_WHAT TO WORK ON_:
Copy each line in the data that includes the word "interacting".

[Stored data entries]
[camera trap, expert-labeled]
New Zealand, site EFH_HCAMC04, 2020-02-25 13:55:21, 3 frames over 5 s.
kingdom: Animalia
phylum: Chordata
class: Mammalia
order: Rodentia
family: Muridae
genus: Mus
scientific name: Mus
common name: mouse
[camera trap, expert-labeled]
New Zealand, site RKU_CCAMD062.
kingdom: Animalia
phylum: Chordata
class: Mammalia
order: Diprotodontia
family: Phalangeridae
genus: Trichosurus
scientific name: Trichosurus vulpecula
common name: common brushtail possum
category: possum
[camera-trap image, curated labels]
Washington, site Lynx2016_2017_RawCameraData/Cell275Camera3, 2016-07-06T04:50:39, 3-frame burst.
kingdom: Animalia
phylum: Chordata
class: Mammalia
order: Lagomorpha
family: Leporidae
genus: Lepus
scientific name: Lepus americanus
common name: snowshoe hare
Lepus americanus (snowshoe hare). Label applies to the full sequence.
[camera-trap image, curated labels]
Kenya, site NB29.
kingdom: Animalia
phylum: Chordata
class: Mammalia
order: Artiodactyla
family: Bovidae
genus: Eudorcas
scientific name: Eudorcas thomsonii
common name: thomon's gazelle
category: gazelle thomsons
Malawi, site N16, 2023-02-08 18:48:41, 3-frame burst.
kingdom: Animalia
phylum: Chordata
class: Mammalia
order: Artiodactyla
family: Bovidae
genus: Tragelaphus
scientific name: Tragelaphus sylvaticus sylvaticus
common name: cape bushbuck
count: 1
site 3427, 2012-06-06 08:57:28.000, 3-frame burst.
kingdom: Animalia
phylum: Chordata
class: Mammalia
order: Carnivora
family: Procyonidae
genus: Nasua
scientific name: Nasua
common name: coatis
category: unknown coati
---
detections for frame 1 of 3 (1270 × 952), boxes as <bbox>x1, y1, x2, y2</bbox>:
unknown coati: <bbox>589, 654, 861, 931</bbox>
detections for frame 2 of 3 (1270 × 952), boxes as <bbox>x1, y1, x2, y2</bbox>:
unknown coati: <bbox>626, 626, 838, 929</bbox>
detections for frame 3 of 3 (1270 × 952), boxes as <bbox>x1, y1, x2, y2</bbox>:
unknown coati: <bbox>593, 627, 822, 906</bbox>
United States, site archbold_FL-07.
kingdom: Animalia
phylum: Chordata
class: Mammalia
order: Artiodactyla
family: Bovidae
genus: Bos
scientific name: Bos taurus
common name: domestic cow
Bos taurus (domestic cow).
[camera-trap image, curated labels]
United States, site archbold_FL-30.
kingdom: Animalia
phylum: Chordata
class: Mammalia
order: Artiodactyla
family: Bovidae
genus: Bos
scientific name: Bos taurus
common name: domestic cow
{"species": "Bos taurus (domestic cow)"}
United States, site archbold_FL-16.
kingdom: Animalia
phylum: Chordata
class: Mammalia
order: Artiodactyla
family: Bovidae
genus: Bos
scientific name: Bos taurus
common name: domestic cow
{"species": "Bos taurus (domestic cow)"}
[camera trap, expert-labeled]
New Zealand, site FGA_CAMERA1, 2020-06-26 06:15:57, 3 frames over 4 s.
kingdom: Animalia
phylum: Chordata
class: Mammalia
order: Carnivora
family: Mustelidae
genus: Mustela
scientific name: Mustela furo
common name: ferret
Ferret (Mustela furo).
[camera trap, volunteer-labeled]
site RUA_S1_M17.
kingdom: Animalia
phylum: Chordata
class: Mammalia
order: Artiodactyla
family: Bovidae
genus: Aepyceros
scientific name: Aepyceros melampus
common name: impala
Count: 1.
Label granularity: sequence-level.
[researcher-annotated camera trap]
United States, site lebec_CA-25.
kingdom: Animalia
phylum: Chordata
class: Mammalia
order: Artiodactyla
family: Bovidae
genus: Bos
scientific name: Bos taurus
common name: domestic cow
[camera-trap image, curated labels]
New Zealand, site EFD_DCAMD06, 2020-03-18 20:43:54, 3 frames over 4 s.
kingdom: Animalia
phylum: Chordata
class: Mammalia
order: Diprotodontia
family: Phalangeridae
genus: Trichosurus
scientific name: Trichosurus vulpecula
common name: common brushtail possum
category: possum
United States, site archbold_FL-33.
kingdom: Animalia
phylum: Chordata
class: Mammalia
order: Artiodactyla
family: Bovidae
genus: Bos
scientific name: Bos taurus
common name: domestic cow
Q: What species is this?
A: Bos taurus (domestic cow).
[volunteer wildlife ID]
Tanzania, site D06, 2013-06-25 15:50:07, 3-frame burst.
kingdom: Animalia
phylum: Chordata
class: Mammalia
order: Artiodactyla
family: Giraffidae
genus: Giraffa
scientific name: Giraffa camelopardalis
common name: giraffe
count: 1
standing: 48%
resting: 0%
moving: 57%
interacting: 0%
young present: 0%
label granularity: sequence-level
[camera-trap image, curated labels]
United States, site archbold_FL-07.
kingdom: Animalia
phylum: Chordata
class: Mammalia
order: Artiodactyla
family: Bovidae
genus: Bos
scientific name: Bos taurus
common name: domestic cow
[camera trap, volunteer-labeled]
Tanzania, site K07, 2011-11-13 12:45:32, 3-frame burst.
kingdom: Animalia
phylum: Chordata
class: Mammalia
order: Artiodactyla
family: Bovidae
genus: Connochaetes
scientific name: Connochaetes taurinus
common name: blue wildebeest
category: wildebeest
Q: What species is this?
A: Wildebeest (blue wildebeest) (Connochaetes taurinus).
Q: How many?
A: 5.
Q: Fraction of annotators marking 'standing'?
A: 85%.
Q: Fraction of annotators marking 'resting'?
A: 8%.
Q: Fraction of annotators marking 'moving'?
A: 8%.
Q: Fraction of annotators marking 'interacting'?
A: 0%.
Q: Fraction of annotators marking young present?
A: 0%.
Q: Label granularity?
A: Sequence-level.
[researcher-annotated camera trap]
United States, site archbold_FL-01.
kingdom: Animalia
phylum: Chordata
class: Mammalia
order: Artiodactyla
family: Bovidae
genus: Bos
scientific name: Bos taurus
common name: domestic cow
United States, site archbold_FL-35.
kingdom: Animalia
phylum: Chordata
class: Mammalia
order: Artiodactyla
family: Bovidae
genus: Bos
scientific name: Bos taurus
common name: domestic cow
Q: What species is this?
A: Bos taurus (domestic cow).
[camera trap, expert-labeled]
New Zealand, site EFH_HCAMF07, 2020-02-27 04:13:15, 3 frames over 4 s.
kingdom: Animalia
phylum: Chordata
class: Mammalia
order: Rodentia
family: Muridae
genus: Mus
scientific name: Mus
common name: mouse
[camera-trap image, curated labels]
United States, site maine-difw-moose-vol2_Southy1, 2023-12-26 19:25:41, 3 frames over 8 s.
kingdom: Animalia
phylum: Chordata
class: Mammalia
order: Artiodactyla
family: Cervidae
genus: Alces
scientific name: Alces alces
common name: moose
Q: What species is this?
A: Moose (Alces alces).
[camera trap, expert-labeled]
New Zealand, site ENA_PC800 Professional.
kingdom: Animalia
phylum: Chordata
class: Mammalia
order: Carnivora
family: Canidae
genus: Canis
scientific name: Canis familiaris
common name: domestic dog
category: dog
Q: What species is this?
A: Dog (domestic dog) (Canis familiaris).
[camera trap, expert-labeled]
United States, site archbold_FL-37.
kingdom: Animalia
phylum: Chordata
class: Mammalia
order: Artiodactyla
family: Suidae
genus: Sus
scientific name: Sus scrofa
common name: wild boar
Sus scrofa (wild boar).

_EXERCISE ANSWER_:
interacting: 0%
Q: Fraction of annotators marking 'interacting'?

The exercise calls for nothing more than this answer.